• Extract to read:
━━━━━━

Monday, November 19, 2007

Cheetah and babies, whoa!

Note: All future dispatches from Shawn's Kilimanjaro trip will be posted on AAI's Current News and Dispatch page located here:

Today was our last at Ndutu Lodge, and it was a great one. We took three safaris. In the morning, we returned to the site of the buffalo kill and actually got to witness the lioness eating....kinda gorey. She was really working hard tearing the meat and abdominal lining and was visibly tired and panting hard. She kept looking around for the other lionesses to help her eat this massive beast before the hyenas and vultures helped themselves.

━━━━━━

(Spatial question entries)
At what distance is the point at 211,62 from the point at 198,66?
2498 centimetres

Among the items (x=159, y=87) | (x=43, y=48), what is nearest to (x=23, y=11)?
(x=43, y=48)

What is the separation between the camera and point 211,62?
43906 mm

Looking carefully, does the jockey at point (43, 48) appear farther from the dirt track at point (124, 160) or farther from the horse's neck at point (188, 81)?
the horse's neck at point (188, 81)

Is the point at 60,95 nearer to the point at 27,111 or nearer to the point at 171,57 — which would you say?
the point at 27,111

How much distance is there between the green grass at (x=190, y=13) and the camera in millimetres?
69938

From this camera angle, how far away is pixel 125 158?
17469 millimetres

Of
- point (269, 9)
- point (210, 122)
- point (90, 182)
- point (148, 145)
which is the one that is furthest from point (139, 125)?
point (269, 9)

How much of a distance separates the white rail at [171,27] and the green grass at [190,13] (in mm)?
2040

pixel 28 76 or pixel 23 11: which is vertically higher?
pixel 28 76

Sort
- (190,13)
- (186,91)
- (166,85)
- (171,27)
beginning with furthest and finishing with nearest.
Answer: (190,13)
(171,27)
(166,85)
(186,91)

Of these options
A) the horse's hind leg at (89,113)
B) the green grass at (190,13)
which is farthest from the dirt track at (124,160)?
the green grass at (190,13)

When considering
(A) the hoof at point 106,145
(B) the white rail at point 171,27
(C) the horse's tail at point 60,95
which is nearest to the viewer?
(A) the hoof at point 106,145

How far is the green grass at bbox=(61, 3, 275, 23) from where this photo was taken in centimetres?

━━━━━━

• Exercise:
Answer these questions about the Ndutu Lodge post.
1. On what date was the post written?
2. Where will future dispatches from Shawn's Kilimanjaro trip be posted?
3. How many safaris were taken on the last day at Ndutu Lodge?

• Correct response:
1. Monday, November 19, 2007
2. On AAI's Current News and Dispatch page
3. Three